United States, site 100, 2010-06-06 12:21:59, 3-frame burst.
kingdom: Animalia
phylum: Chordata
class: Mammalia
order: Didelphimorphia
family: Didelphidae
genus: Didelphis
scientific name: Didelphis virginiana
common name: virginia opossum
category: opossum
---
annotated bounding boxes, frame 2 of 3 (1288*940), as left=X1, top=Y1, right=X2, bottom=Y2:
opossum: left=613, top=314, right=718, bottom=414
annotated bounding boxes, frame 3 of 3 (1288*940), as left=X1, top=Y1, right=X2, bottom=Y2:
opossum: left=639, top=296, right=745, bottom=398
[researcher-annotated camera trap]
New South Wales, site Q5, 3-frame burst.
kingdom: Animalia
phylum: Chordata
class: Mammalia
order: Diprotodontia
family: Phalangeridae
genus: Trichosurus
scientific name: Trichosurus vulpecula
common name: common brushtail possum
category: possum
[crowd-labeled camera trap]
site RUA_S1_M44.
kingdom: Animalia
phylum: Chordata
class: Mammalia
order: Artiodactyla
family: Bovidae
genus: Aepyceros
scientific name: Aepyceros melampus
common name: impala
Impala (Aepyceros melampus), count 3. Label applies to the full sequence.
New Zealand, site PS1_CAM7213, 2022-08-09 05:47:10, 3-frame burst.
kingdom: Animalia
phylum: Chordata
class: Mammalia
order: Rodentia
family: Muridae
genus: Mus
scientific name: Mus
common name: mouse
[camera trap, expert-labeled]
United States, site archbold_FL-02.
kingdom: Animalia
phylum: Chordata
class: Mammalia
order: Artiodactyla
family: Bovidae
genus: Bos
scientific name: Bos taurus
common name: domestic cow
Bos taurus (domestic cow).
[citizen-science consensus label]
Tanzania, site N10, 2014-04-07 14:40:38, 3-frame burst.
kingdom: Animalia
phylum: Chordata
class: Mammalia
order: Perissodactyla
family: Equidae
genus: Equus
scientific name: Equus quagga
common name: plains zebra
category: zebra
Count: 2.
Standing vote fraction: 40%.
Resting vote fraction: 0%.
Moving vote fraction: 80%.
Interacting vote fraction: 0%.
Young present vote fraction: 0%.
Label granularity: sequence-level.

REQUIREMENT » Across the entries above, find the lines with the string "family" and copy them.

THE COMPLETED TASK »
family: Didelphidae
family: Phalangeridae
family: Bovidae
family: Muridae
family: Bovidae
family: Equidae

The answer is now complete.